# Palindromzahlen



## Eviie (22. November 2010)

Heyihr super Programmierer da draußen, 


ich hab ein kleines Problemchen...
Ich habe keine Ahnung vom Programmieren und muss morgen eine Aufgabe vorstellen.

(Entdecken Sie Palindrome, in dieser Aufgabe beschränkt auf Zahlen, die vorwärts und rückwärts gelesen jeweils die gleiche Zahl ergeben.
SChreiben Sie die Funktion bool isPalindrome (int) die TRUE bzw. FALSE als Rückgabewert liefert, je nachdem, ob die eingegebene Zahl ein Palindrom ist oder nicht.

Betten Sie die Implementierung in folgende DAtei ein.

- my_Palindrome.h  ; Hier wird der Prototyp bool isPAlindrome(int) stehen
- my_palindrome.cpp ; Hier geben Sie dir Implementierung an.

Integer ZAhlen sollen vom BEnutzer eingelesen werden und auf Palindrome überprüft werde.Das Ergebins soll auf den Bildschirm ausgegeben werden.
Der Benutzer soll nach einer Palindromberechnung gefragt werden, ob er einen weiteren Programmdurchlauf wünscht oder nicht.
DUrch EIngabe von c wird das PRg beendet, in allen anderen Fällen startet das PRogramm erneut..

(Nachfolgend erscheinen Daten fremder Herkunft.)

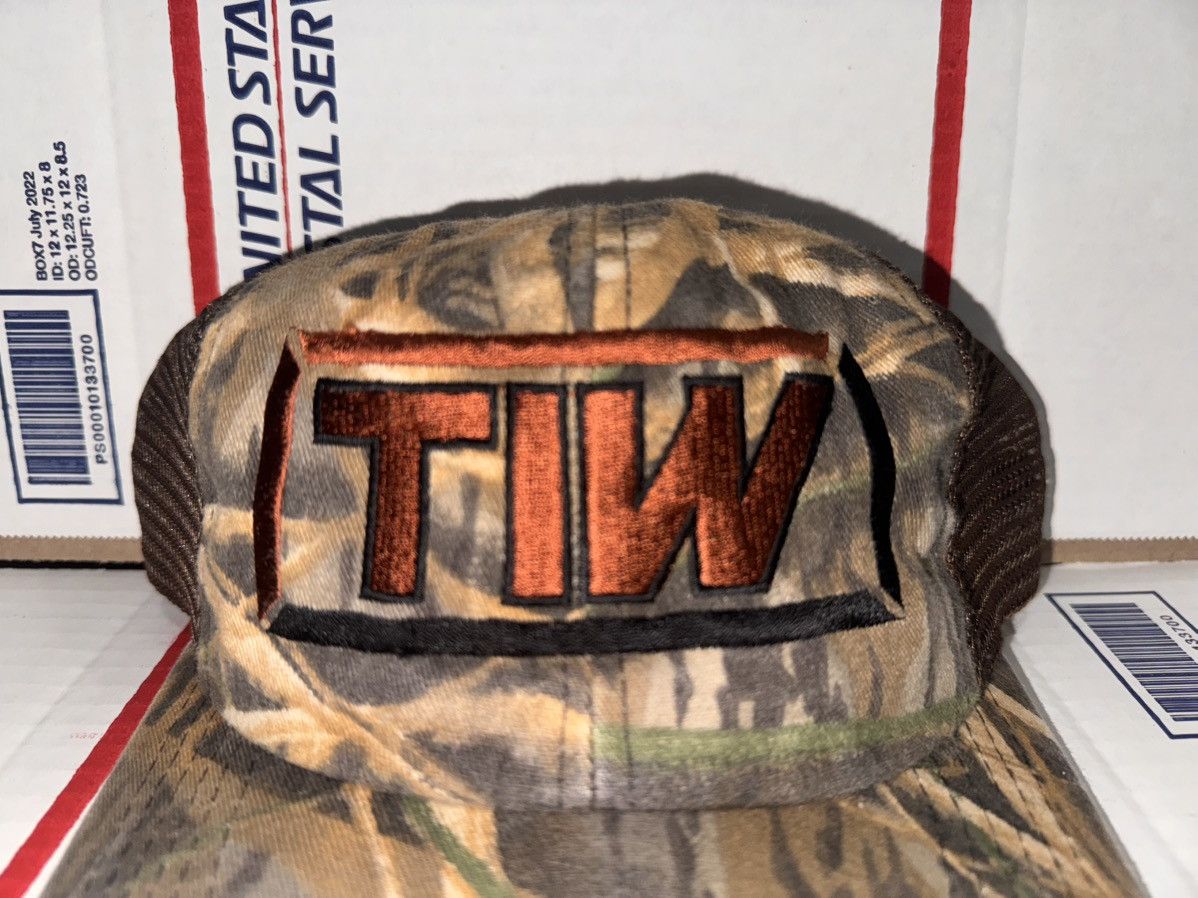 Other TIW corporation oil gas camo trucker hat cap vtg camouflage Size ONE SIZE - 2 Thumbnail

Es wäre echt cool von euch da draußen, wenn ihr helfen könntet...


Merciii im vorraus


----------



## Tim Bureck (22. November 2010)

Sorry, aber wir werden dir hier nicht deine Hausaufgaben machen. Das ist nicht Sinn der Sache. Probier es selbst (irgendwas musst du doch schon können, sonst würdest du doch nicht so eine Aufgabe in so kurzer Zeit bekommen?) und wenn du Probleme hast, poste deinen Code hier und wir können dich unterstützen.


----------



## Bratkartoffel (22. November 2010)

Hi,

ich denke dein Post wäre hier besser aufgehoben, wenn du es wirklich komplett von anderen machen lassen willst. Ob es dir aber jemand macht, ist die andere Frage.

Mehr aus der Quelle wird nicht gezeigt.